Interestingly, the researchers discovered that not all GII.4 variants form distinct clusters on the cell surface. Clustering strains, which include GII.4 Sydney, cause significantly more membrane wounding and enter and replicate in enteroids more than non-clustering strains.
"When we studied differences between clustering and non-clustering GII.4 strains, we identified two amino acids on the protruding domain of the norovirus particles, named V333 and R339, that were critical mediators of clustering and entry," Ayyar said. "Mutating or blocking these amino acids disrupted clustering and viral entry."
"We know there are many differences among different human norovirus strains. Some of them relate to the immunology of the virus and some to how the virus enters the cell," said co-author Dr. Robert L. Atmar, John S. Dunn clinical research professor of medicine - infectious diseases and of molecular virology and microbiology at Baylor. "Learning more about what distinguishes individual strains so we can better understand why some viruses predominate more than others is exciting. This study on GII.4 human norovirus is an important step toward that goal."
"By increasing our understanding of how human norovirus enters susceptible cells, these findings are bringing us closer to identifying and characterizing the elusive host receptor for human norovirus," said corresponding author Dr. Mary K. Estes, Distinguished Service Professor and Cullen Foundation Endowed Chair of molecular virology and microbiology at Baylor. Estes also is the co-director of the Gastrointestinal Experimental Model Systems core at the Texas Medical Center Digestive Diseases Center and a member of Baylor's Dan L Duncan Comprehensive Cancer Center. "This work also contributes important insights that advance the development of targeted preventive treatments and therapies that we hope one day will contribute to relieve the burden these viruses pose to the human population."

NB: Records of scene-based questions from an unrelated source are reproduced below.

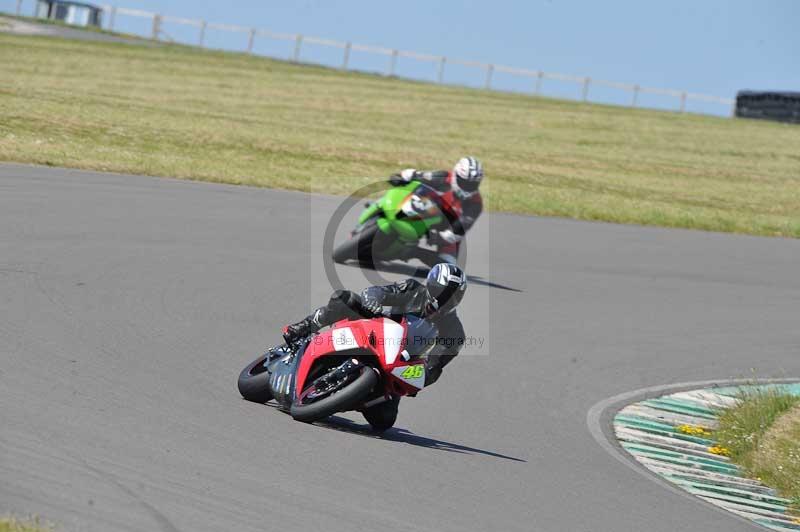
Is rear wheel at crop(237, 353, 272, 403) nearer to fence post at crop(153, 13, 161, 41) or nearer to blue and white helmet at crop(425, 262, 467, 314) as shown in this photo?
blue and white helmet at crop(425, 262, 467, 314)

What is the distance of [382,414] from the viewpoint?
27.3ft

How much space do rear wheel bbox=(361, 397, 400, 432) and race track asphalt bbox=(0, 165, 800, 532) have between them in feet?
0.49

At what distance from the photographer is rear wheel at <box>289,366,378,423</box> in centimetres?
770

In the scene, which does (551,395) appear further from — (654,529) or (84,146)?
(84,146)

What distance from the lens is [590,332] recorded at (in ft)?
46.2

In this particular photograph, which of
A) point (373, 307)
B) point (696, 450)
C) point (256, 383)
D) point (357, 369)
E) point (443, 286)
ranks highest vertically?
point (443, 286)

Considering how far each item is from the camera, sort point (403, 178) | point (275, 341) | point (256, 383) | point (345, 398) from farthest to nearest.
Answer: point (403, 178)
point (275, 341)
point (256, 383)
point (345, 398)

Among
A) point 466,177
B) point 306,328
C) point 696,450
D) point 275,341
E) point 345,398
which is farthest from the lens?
point 466,177

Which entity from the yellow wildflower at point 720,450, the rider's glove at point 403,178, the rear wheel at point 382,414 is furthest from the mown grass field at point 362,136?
the rear wheel at point 382,414

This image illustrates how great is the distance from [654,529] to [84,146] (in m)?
16.0

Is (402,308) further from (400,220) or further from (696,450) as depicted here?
(400,220)

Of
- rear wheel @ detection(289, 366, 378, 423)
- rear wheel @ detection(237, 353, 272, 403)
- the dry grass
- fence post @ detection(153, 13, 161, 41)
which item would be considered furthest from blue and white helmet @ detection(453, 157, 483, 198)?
fence post @ detection(153, 13, 161, 41)

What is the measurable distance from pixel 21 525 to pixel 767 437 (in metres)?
7.09

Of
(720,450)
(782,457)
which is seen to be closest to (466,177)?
(720,450)
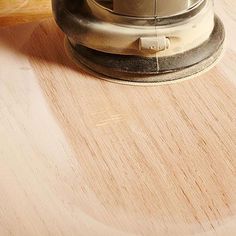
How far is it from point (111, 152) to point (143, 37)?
0.19m

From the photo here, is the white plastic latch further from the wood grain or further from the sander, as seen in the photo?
the wood grain

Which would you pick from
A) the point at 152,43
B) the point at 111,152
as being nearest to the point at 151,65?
the point at 152,43

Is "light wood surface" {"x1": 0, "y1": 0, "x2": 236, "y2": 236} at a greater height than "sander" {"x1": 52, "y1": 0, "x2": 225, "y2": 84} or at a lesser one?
lesser

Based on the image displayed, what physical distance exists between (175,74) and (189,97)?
0.17 ft

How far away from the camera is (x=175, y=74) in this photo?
0.80 m

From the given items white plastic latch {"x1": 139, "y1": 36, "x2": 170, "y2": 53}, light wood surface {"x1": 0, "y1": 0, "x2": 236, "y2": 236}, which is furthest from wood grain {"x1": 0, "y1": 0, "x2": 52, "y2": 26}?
white plastic latch {"x1": 139, "y1": 36, "x2": 170, "y2": 53}

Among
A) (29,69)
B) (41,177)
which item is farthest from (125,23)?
(41,177)

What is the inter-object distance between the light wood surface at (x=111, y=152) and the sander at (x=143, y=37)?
0.02 m

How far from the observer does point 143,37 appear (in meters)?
0.77

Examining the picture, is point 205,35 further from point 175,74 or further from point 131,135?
point 131,135

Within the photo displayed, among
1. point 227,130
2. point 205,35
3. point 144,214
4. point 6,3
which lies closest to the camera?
point 144,214

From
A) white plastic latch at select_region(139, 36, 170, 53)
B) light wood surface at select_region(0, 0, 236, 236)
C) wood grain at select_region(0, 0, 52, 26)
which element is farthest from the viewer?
wood grain at select_region(0, 0, 52, 26)

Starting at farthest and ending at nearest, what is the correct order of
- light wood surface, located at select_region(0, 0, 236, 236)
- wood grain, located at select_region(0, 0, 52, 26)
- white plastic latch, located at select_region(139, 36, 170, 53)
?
wood grain, located at select_region(0, 0, 52, 26)
white plastic latch, located at select_region(139, 36, 170, 53)
light wood surface, located at select_region(0, 0, 236, 236)

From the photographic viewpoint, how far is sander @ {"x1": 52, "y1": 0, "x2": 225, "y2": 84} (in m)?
0.77
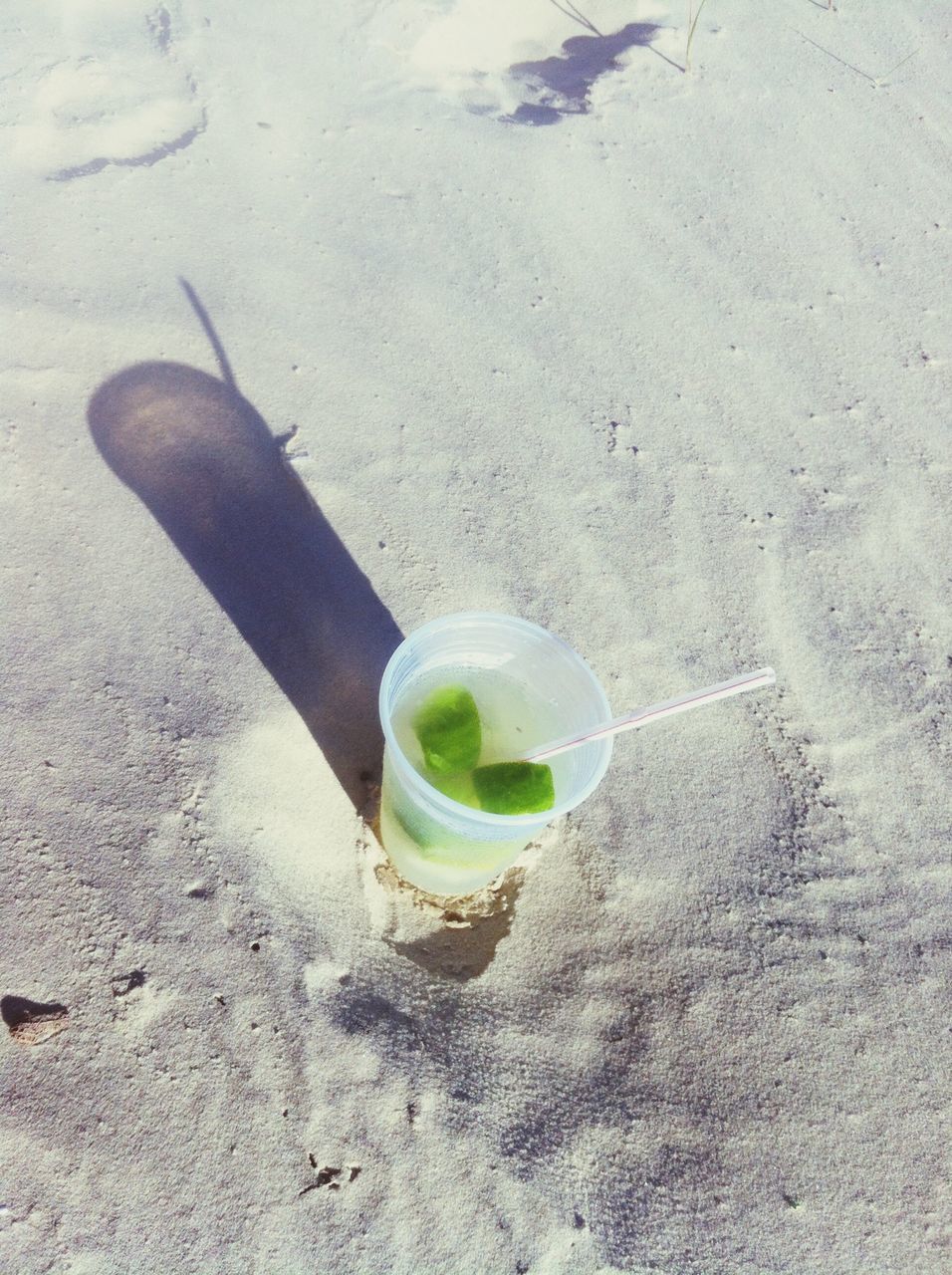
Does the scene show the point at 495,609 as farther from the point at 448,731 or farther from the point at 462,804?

Other contributors to this work include Carmen V. Apostol, Janam Jitendra Dave, Soni Kaundal, Joseph A. Kendra, Frederick H. Neill, Khalil Ettayebi, Sarah Maher, Ramakrishnan Anish, Gabriel I. Parra, Göran Larson and Sue E. Crawford. The authors are affiliated with Baylor College of Medicine, Food and Drug Administration or the University of Gothenburg in Sweden.
This research was supported by NIH Grants P01AI57788, U19 AI116497, P30 DK56338, P30 CA125123, S10 OD028480 and the Robert Welch Foundation Q1279 Grant. This work also was partially supported by U.S. Food and Drug Administration intramural funds (Program No. Z01 BK 04012 LHV), a grant agreement between the Swedish Government and the Västra Götaland Region (Program No. ALFGBG_1006161) and Hillevax Inc.